══ ИССЛЕДУЕМЫЙ ТЕКСТ

Грета Гарбо и ее возлюбленные — страница 54 из 62

— Я трезво смотрю на вещи. Они вполне готовы рискнуть сделать со мной еще один фильм. Они утверждают, что сумеют снять меня так, что я буду смотреться с экрана, — и я им верю, хотя теперь газеты пишут, что я выгляжу просто ужасно. Я помню, как пришла в ужас от того, как обозначились морщинки возле рта — можно подумать, я о них не знаю, — я даже спрашивала Ласло, не поможет ли он мне от них избавиться (но он не может). Но теперь они видны и на фотографиях!

Какую же роль они дадут мне? Но они так ничего и не нашли. Был среди них один чокнутый с какой-то идеей — он все приставал ко мне. Но с какой стати мне навлекать на себя все эти мучения — чего ради?

Бывает, что мы ведем разговоры о прошлом, если вспоминаем что-нибудь интересное, но чаще всего мы проводим время, притворяясь как дети, благодаря чему я вскоре начинаю ощущать себя менее скованным. А еще мы часто предаемся глупым мечтаниям:

«Давай отправимся куда-нибудь, например, в Мексику или Флориду, или в Испанию. Или на конкурс «ча-ча-ча»!». Хотя мне прекрасно известно, что мы никуда не поедем. Меня так и подмывает спросить, почему она так привязана к Шлее. Мне хочется знать, почему в последнюю минуту она все-таки возвращается к нему. Я намеревался сказать ей, что уже давно серьезно подумываю о женитьбе и в конечном итоге решился. Должен сказать, что она отлично справилась с этой ситуацией.

— Я не замедлю положить этому конец. Я просто оторву ей голову.

— Ну и ну. Так ты и впрямь завел себе девицу? — и она вопросительно посмотрела на меня.

— У меня имеется лишь одно возражение, — произнес я.

Она предвосхитила меня.

— Ты ее не любишь?

— Я не влюблен в нее. Правда, она сущий ангел. Я знаю, мне ужасно повезет, если она согласится выйти за меня замуж. Она просто чудо — воплощение всего, что есть в этом мире прекрасного, смелого, благородного и привлекательного.

По-моему, самое печальное, когда на тебя не обращают внимания. Я чувствую себя глубоко несчастным, когда Грета словно не замечает моего существования. Но куда более печально и горько, когда ощущаешь, как начинают остывать чувства к тому, кто значил для тебя почти все на свете, когда приходишь к пониманию, что должен быть добр с теми, кого отвергаешь.

Наконец, мне ясно, что нам с Гретой уже поздно думать о браке. Увлечение первых дней прошло — и теперь нам просто не о чем говорить».

════
══ ИСХОДНЫЕ ДАННЫЕ

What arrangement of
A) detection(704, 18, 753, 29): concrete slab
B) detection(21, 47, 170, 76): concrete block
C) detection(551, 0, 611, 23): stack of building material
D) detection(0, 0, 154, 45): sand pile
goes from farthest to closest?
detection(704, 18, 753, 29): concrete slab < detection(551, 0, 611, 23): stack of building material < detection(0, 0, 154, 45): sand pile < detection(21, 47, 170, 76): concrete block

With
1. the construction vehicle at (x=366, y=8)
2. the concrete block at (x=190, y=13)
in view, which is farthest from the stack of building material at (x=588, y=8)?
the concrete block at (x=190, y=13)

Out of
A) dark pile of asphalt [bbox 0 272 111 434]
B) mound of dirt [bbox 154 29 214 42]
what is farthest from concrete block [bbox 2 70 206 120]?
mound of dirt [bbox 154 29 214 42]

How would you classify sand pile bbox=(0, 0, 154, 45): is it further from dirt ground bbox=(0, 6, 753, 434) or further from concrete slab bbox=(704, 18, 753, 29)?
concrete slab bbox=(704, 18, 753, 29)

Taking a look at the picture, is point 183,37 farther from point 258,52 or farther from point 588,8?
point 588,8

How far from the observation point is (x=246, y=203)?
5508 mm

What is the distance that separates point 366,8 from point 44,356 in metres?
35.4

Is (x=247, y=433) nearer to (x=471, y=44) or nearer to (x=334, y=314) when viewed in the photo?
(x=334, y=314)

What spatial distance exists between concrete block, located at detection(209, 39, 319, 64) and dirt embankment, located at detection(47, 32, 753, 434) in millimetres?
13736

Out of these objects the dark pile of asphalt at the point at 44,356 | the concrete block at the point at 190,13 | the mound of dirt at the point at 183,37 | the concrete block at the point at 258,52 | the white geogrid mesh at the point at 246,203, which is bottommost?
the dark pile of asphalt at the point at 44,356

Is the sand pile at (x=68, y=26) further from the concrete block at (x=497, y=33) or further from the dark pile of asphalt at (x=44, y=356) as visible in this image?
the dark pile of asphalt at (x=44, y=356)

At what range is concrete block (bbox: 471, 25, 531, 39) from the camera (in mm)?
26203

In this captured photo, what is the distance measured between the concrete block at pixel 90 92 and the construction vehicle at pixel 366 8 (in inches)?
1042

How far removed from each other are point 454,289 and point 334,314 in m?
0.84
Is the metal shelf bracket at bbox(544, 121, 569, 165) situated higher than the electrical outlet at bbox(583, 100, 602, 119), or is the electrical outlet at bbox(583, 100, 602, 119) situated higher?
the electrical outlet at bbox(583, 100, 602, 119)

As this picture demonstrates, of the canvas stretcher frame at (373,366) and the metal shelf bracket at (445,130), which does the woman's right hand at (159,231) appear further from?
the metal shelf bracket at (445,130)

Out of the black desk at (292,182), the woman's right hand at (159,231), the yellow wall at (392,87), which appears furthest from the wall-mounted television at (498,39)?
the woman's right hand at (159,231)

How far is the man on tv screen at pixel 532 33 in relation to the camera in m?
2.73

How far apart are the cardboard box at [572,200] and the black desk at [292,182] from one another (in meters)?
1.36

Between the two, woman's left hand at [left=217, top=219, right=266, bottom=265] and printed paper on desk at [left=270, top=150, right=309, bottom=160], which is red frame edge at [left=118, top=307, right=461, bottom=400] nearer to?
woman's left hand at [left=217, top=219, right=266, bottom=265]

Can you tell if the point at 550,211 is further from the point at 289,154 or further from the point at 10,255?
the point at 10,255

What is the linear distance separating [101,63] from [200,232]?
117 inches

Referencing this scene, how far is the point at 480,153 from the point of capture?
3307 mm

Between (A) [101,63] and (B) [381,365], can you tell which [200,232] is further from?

════

• СПИСОК ЗАДАНИЙ:
a: Перепишите без изменений отрывок исследуемого текста от слов «По-моему, самое печальное, когда» до слов «теми, кого отвергаешь.».
b: Изложите содержание исследуемого текста в двух предложениях.
Для работы нужен только исследуемый текст, без опоры на данные.

• ОТВЕТЫ ПО ЗАДАНИЯМ:
a:
По-моему, самое печальное, когда на тебя не обращают внимания. Я чувствую себя глубоко несчастным, когда Грета словно не замечает моего существования. Но куда более печально и горько, когда ощущаешь, как начинают остывать чувства к тому, кто значил для тебя почти все на свете, когда приходишь к пониманию, что должен быть добр с теми, кого отвергаешь.

b: Грета Гарбо рассуждает о возможном новом фильме и о морщинках, которые теперь видны даже на фотографиях, и не понимает, ради чего ей навлекать на себя такие мучения. Рассказчик сообщает ей, что решился жениться на девушке, в которую не влюблен, хотя считает ее сущим ангелом, и признает, что им с Гретой уже поздно думать о браке, а увлечение первых дней прошло и говорить им теперь не о чем.